DIED. SPIKE MILLIGAN, 83, irreverent comedian and founding member of The Goon Show, the anarchic 1950s radio series co-starring Harry Secombe, Michael Bentine and Peter Sellers that redefined modern British humor; in Rye, England. Milligan started his career at the age of 15 singing in music halls. Injured as a soldier during WW II, he first experienced the mental illness that was to haunt him for the rest of his life. When the The Goon Show ended in 1960, Milligan became a comedy-show host, and appeared in a number of films, including Monty Python’s Life of Brian. A prolific author, he wrote more than 50 books. See Eulogy.
RETIRED. ALLAN DONALD, RETIRED. ALLAN DONALD, 35, South Africa’s all-time leading bowler, from Test cricket; in Johannesburg. Donald, who had taken 330 wickets in 70 Tests, quit after mounting injuries.

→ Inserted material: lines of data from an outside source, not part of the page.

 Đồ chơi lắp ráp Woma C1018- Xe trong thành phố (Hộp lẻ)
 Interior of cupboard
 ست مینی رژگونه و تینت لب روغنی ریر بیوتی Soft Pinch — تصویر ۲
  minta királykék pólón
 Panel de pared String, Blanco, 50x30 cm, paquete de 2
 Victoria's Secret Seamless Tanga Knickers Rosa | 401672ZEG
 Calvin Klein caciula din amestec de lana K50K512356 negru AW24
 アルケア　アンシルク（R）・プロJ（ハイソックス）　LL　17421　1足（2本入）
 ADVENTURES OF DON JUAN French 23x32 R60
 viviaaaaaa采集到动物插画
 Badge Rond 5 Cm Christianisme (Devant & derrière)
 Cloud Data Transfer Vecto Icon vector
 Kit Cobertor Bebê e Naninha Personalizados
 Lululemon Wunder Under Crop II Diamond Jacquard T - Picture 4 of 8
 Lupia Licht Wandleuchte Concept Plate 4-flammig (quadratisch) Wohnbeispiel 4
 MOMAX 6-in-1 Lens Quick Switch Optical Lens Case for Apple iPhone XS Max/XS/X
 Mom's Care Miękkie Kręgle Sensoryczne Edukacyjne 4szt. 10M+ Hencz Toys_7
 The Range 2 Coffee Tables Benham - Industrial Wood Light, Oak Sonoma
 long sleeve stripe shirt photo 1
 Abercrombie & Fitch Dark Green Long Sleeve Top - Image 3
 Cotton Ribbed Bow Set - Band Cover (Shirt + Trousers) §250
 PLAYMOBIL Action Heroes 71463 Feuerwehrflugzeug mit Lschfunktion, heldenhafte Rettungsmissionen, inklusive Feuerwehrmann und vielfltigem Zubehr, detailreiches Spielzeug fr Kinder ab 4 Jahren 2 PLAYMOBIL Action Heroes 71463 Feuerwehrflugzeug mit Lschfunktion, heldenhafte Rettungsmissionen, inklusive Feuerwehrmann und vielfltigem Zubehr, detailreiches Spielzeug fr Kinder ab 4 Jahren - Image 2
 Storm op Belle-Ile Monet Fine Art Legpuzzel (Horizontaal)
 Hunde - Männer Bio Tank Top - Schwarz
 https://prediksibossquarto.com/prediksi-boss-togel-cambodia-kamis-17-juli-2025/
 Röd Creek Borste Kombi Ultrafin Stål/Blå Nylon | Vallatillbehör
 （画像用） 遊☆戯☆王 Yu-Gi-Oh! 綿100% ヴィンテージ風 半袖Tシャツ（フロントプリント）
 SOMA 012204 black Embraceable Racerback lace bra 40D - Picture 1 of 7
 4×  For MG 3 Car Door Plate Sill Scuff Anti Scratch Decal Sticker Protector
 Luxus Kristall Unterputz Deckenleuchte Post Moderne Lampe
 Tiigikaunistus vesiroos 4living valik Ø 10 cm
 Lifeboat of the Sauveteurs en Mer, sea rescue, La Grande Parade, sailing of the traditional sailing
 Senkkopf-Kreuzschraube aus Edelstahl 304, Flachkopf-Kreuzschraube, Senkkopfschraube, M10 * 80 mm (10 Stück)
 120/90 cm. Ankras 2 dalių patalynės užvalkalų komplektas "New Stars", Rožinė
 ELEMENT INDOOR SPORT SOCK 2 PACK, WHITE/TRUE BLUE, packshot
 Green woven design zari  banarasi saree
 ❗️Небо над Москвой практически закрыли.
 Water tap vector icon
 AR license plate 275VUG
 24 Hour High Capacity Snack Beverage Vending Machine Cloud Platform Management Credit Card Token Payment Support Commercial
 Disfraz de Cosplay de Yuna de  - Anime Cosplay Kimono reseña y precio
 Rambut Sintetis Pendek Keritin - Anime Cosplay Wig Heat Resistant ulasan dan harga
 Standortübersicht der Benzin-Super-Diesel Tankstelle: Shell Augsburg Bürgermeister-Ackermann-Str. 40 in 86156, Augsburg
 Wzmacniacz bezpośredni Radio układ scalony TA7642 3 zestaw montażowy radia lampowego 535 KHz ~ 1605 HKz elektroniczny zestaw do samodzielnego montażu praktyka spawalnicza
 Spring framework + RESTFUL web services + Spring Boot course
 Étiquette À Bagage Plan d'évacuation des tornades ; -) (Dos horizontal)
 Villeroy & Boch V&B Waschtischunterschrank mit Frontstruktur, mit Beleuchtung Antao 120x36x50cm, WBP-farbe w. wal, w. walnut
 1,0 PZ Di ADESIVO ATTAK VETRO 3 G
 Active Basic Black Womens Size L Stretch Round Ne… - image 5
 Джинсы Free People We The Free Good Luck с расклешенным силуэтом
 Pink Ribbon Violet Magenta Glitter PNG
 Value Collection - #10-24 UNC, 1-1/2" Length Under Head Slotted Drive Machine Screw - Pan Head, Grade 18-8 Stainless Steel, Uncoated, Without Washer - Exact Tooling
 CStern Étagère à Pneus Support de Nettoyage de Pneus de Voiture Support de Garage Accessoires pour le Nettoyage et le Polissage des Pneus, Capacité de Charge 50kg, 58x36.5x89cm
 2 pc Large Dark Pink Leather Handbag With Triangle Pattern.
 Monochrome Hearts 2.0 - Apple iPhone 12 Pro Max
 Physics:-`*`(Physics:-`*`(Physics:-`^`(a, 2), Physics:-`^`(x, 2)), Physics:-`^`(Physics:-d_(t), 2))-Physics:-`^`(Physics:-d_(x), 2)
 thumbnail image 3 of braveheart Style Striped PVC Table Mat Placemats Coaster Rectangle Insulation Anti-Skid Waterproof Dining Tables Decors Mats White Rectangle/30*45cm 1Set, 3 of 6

VISAS REVOKED. Of SHAWN CRISPIN, 33, and RODNEY TASKER, 56, Far Eastern Economic Review reporters, by Thai police; in Bangkok. The pair face expulsion from the country and possible criminal charges primarily because of an article alleging tensions between Thailand’s King and Prime Minister.
CONVICTED. FRANCOISE SAGAN, 66, French author whose debut novel Bonjour Tristesse, written at the age of 19, became an international best-seller, of tax fraud; in Paris. Sagan was given a one-year suspended jail sentence for failing to declare $726,000.
Eulogy
By GEORGE MELLY
To die at 83 seems reasonable, only of course SPIKE MILLIGAN was the enemy of reason. As a result our genuine sadness is underpinned by a totally illogical resentment.
Most great comics are to some extent manic-depressive, but Spike was an extreme case, swinging between certifiable despair and a spate of creativity that threatened to sweep him away. He once said he would sacrifice everything for mental peace. Had he done so we would have been the poorer.
A friendship with Spike was to walk on eggshells. He once sent me a furious letter because I had called him a genius. Van Gogh, he maintained, was a genius. He, Spike, was not! He was wrong. The best definition of genius was given me by a philosopher: “A genius is one who, however slightly, alters our perception of reality.” The father of the Goons fits that bill alright. Modern comedy owes an enormous debt to that fierce, inventive mania.